Problem | Starting at the line with "In this picture, is" in it, reproduce each line below through the last one, exactly, and include nothing else.

Entries on spatial positioning:

+---+

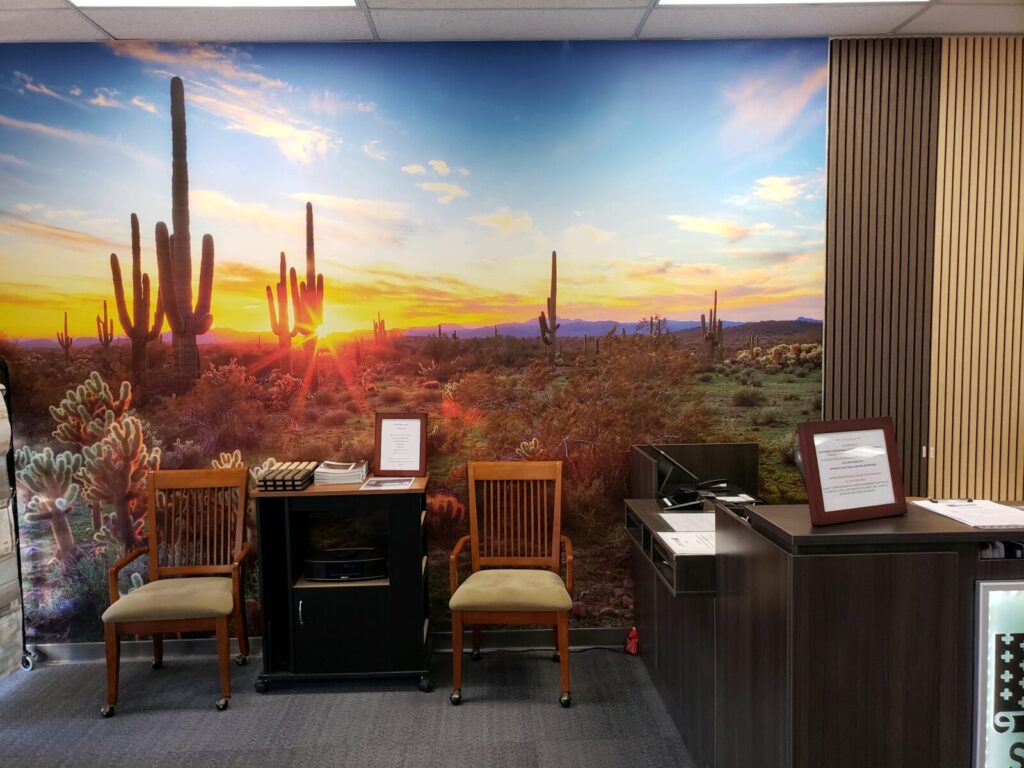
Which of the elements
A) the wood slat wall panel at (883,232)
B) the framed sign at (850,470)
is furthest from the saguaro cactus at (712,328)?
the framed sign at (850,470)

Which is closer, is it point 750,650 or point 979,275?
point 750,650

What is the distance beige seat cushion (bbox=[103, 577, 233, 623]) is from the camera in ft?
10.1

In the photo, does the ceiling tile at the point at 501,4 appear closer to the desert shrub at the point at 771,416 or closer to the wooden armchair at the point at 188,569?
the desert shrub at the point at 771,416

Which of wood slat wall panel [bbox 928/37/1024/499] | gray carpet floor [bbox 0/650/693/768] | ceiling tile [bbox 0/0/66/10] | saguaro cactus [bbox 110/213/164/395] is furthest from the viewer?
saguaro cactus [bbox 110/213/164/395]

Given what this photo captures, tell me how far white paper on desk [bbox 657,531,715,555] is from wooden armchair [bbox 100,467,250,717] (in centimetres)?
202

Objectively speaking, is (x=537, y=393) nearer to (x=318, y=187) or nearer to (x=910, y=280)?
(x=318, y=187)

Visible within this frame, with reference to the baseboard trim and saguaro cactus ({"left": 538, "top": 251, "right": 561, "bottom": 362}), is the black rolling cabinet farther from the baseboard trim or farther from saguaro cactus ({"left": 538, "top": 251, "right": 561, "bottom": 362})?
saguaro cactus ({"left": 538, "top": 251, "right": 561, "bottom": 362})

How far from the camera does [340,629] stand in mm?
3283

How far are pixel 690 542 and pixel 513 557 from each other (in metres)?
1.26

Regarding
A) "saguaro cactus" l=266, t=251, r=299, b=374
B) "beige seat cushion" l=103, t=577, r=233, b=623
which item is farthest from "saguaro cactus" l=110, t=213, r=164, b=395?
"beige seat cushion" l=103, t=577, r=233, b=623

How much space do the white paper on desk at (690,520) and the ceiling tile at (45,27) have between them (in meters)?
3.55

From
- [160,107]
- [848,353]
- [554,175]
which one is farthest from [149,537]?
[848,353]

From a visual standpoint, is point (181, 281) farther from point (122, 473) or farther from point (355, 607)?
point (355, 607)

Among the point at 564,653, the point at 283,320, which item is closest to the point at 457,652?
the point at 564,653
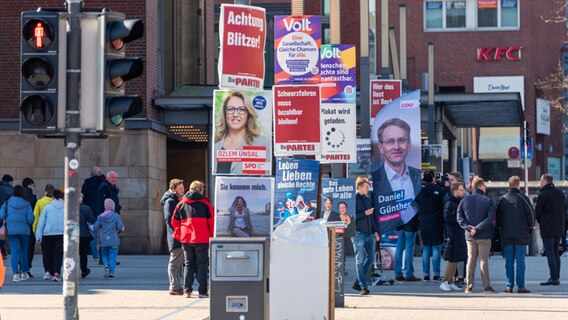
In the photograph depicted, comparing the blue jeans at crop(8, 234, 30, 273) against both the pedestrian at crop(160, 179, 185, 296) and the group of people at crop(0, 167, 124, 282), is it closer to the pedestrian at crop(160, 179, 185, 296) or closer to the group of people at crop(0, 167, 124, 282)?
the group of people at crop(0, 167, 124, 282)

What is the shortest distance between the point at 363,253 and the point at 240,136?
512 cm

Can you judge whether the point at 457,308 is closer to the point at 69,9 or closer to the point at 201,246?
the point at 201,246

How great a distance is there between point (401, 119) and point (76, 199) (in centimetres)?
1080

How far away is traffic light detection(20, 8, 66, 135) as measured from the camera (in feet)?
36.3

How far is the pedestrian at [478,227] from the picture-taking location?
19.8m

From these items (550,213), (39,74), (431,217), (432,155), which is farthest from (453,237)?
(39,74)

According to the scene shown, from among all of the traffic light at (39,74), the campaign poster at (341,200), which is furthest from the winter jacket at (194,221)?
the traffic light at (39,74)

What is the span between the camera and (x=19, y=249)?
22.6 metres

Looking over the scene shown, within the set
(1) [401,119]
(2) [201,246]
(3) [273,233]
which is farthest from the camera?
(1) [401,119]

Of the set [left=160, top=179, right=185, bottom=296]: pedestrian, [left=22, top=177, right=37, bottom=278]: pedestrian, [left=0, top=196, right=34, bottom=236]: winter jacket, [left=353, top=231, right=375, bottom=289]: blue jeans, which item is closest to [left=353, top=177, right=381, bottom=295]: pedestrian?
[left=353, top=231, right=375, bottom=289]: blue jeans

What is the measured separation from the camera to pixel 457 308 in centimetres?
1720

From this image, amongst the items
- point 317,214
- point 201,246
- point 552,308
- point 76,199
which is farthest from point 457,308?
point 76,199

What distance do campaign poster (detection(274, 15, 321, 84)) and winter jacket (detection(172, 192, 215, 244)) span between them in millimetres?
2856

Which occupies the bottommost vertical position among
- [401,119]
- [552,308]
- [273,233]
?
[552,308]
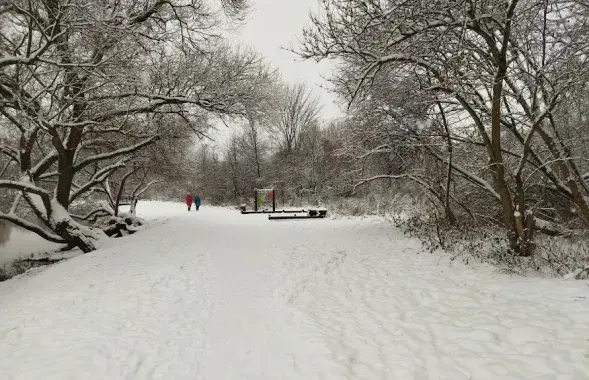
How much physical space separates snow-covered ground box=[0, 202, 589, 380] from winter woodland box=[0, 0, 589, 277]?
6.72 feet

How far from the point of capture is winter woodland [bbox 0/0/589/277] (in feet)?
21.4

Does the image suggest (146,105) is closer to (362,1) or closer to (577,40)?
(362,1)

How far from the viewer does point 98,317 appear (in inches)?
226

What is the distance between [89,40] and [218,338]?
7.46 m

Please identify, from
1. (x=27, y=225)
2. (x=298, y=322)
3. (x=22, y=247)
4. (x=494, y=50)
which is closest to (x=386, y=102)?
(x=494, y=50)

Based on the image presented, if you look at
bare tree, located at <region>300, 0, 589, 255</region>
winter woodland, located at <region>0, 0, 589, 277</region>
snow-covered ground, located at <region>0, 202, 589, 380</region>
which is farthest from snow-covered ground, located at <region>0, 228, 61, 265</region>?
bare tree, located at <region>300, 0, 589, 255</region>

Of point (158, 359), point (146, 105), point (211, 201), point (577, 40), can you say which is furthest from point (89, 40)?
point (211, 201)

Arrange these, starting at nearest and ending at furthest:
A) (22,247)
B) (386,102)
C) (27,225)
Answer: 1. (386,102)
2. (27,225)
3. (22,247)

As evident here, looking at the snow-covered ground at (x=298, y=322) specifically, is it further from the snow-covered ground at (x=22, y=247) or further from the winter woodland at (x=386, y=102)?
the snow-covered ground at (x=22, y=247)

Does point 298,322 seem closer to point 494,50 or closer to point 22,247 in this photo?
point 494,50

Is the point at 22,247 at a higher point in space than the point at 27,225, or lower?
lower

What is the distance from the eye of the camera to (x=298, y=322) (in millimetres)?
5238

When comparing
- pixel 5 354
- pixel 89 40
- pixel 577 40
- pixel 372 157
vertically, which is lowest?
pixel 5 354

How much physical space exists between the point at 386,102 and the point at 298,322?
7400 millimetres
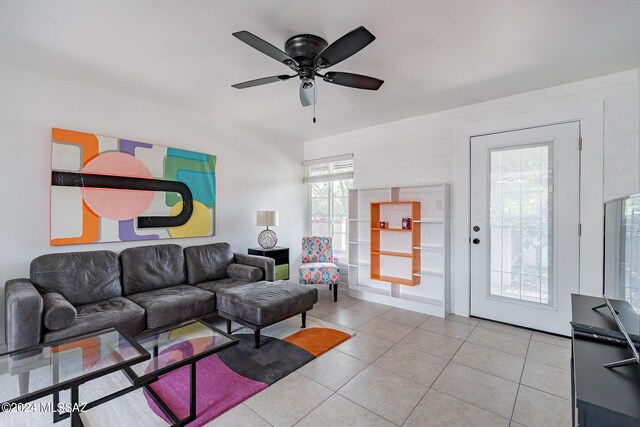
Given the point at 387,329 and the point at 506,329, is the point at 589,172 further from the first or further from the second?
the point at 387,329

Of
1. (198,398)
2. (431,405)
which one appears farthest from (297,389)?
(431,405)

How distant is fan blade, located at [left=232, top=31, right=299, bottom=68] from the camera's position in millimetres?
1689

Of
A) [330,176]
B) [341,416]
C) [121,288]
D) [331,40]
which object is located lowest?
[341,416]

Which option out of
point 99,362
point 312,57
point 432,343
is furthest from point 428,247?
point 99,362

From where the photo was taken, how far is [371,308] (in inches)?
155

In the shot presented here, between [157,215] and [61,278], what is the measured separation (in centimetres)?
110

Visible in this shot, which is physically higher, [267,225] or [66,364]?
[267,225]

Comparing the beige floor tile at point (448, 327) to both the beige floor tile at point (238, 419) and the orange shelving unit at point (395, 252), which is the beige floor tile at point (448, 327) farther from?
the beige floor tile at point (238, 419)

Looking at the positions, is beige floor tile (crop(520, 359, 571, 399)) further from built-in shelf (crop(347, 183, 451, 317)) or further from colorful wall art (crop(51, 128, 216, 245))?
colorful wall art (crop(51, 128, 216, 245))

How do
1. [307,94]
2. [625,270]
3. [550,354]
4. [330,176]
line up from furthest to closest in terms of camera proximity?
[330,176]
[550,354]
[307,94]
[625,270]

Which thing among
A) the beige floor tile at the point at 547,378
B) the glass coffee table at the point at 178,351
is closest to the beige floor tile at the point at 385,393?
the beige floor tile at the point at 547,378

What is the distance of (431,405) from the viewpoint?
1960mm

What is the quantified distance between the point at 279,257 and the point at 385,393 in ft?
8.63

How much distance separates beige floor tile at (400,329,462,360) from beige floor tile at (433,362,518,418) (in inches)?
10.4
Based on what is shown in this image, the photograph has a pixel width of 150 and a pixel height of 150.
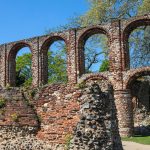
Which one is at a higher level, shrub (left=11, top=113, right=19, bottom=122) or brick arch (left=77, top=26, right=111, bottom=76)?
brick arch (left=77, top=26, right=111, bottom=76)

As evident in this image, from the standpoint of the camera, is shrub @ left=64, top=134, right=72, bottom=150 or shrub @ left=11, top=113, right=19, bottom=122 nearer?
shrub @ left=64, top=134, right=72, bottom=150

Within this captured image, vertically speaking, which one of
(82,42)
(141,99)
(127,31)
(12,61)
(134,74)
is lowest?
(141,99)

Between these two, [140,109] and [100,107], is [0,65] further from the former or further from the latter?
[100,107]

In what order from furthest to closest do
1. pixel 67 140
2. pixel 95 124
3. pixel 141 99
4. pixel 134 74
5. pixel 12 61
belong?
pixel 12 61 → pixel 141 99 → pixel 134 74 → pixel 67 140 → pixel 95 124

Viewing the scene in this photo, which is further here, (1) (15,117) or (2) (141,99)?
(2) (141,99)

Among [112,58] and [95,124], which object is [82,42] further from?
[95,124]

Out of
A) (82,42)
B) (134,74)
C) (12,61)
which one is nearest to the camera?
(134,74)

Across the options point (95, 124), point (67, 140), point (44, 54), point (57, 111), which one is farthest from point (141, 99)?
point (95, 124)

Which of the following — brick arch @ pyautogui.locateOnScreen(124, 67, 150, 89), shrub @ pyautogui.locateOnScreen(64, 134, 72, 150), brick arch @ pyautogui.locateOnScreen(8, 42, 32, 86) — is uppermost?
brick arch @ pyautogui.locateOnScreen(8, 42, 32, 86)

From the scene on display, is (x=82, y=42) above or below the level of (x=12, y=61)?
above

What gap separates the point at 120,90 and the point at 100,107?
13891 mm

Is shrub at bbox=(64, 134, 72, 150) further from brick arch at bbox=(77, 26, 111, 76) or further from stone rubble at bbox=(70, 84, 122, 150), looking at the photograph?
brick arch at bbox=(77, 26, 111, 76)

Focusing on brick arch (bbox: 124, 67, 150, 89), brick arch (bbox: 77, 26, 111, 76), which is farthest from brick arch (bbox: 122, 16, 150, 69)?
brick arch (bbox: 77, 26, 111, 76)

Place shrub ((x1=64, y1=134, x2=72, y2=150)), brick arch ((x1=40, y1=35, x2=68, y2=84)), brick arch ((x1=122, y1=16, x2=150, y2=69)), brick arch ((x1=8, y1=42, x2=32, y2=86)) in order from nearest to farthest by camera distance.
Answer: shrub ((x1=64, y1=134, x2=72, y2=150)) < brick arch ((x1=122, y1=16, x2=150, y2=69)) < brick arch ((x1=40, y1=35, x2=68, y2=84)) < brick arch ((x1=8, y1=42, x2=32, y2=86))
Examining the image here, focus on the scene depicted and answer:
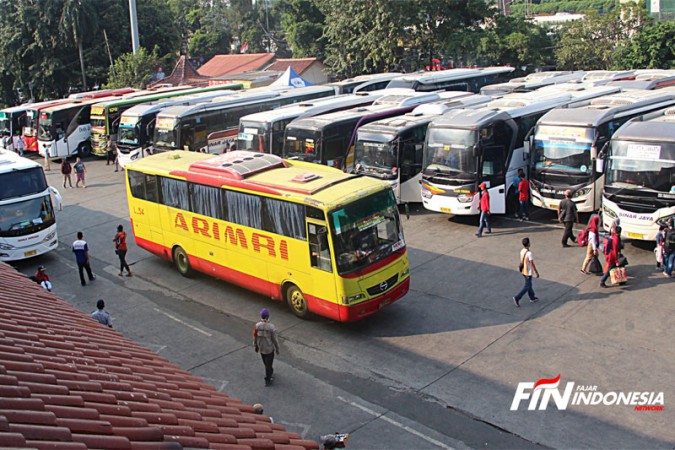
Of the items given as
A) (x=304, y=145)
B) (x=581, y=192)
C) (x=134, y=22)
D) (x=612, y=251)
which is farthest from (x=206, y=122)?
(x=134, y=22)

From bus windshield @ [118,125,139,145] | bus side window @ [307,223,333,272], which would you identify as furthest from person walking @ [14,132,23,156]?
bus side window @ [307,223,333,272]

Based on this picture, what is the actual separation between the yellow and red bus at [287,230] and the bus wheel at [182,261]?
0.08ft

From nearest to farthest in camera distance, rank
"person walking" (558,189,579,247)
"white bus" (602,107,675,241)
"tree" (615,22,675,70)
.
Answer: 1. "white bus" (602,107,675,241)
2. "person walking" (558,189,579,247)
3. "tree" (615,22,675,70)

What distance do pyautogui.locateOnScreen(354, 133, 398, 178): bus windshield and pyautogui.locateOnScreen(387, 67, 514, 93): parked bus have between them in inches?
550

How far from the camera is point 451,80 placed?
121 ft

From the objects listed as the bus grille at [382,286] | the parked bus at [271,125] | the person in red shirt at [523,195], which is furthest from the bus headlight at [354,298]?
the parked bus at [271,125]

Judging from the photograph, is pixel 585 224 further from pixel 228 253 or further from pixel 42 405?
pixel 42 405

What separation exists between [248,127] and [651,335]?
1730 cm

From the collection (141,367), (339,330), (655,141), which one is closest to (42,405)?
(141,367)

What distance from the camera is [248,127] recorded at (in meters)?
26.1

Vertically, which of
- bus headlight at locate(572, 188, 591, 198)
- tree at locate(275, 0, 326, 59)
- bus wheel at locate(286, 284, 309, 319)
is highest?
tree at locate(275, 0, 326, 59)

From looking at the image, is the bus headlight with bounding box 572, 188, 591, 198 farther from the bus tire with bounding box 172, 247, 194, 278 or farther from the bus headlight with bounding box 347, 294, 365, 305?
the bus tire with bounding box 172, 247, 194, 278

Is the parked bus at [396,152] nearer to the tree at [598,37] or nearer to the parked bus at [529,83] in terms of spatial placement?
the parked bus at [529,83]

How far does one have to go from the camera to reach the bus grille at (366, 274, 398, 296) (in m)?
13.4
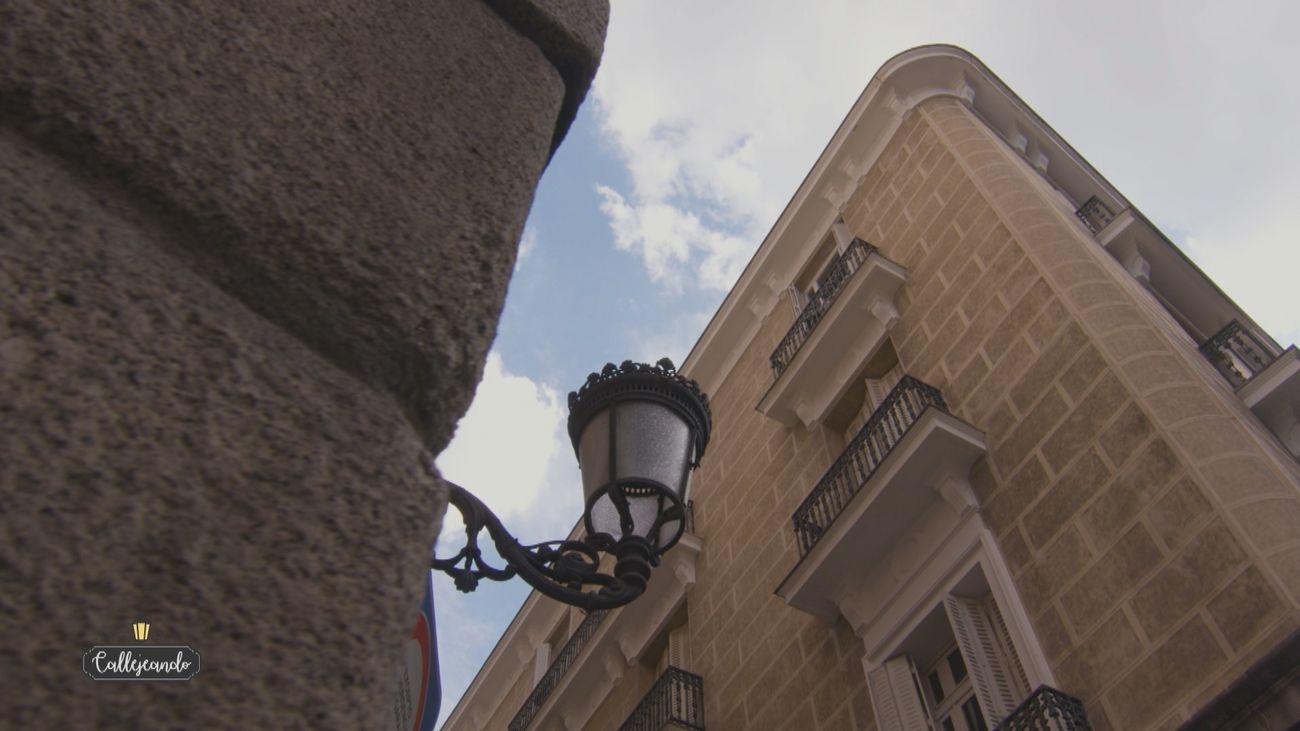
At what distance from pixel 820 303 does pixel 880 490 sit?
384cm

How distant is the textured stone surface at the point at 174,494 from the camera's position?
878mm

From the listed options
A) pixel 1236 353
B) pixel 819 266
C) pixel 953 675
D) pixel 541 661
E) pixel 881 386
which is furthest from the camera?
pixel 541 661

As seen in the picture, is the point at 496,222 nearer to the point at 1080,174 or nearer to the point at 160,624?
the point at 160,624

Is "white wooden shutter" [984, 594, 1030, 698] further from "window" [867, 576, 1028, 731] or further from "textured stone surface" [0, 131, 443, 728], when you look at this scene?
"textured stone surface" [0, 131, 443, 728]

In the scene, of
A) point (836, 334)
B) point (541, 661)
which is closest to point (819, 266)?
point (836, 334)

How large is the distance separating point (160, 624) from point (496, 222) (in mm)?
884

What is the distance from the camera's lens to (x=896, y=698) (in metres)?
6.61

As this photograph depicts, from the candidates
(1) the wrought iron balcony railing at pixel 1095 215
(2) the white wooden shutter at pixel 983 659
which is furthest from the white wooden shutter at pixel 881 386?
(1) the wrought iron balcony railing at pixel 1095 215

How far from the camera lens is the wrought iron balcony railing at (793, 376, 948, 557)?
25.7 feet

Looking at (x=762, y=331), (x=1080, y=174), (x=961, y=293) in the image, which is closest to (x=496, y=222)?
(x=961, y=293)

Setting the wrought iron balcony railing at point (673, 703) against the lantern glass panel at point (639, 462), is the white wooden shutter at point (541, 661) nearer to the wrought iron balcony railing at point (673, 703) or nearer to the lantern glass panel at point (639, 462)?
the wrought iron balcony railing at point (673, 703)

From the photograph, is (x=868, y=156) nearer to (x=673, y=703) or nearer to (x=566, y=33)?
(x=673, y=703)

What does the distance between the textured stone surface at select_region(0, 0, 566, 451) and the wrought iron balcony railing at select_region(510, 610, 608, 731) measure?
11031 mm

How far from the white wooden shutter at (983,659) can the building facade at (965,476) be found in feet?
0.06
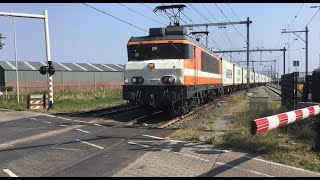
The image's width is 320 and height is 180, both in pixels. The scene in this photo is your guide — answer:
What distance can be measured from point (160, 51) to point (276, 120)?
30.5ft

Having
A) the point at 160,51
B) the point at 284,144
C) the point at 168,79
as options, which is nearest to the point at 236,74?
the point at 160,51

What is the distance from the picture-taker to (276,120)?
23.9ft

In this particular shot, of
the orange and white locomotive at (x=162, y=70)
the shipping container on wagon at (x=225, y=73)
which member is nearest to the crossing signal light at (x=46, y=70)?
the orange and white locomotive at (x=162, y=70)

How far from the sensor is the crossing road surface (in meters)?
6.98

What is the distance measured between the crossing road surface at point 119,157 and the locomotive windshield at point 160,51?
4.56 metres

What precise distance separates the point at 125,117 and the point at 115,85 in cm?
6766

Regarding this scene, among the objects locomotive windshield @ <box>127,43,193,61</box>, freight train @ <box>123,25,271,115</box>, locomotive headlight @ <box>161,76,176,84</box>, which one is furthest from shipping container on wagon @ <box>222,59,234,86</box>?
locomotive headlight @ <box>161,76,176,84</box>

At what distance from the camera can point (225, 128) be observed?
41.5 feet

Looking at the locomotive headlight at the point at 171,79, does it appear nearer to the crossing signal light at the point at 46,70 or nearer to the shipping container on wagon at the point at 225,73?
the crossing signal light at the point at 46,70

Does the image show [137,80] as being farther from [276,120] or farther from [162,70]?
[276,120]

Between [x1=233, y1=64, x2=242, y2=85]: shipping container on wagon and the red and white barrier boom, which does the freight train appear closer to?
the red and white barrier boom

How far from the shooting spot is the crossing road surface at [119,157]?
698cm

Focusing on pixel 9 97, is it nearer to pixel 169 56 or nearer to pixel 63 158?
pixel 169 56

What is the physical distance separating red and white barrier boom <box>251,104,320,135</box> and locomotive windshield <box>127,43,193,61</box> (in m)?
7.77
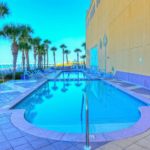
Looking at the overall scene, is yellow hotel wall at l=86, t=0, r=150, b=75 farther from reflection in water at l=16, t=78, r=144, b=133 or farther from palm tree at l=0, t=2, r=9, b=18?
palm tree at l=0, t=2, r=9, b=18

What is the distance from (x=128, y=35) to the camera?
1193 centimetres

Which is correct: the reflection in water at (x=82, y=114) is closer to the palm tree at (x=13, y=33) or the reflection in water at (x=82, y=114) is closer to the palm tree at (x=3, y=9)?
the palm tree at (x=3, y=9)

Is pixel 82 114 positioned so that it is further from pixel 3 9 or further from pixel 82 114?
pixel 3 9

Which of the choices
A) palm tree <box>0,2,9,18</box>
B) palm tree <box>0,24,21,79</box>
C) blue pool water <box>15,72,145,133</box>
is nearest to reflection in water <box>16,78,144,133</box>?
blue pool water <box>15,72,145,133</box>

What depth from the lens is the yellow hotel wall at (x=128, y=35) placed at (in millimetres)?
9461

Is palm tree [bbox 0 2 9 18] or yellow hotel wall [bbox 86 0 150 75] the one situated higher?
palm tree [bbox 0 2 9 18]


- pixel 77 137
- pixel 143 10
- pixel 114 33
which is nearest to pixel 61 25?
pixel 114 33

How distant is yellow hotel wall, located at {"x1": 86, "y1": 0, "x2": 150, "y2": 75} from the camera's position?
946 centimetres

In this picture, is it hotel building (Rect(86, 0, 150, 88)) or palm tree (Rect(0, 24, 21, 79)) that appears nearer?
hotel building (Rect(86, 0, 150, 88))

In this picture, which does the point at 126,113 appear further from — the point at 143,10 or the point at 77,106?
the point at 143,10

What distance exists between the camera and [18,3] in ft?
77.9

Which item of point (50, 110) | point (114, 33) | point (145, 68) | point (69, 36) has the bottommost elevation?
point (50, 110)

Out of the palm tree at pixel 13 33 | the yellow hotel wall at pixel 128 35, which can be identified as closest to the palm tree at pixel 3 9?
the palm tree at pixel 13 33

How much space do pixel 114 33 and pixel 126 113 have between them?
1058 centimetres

+---+

Result of the exercise |
In this picture, is it hotel building (Rect(86, 0, 150, 88)) or palm tree (Rect(0, 24, 21, 79)) that appears nearer?
hotel building (Rect(86, 0, 150, 88))

In this picture, which does the point at 126,113 appear further from — the point at 143,10 or the point at 77,106?
the point at 143,10

What distance exists between the camera and [18,3] in ft?
77.9

Which item of point (50, 110) | point (114, 33) | point (145, 68) | point (69, 36) has the bottommost elevation?
point (50, 110)

Out of the palm tree at pixel 13 33 | the yellow hotel wall at pixel 128 35, which can be identified as closest to the palm tree at pixel 3 9?
the palm tree at pixel 13 33

How much space do pixel 114 33 and pixel 126 113 have between them?
1058 centimetres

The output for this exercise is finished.